* **About this exercise**
Word for word, reproduce each entry.

[Records drawn from a dataset]
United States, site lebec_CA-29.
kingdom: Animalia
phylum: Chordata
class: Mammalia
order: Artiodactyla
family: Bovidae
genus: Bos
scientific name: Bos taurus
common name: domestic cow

* **Response to the exercise**
United States, site lebec_CA-29.
kingdom: Animalia
phylum: Chordata
class: Mammalia
order: Artiodactyla
family: Bovidae
genus: Bos
scientific name: Bos taurus
common name: domestic cow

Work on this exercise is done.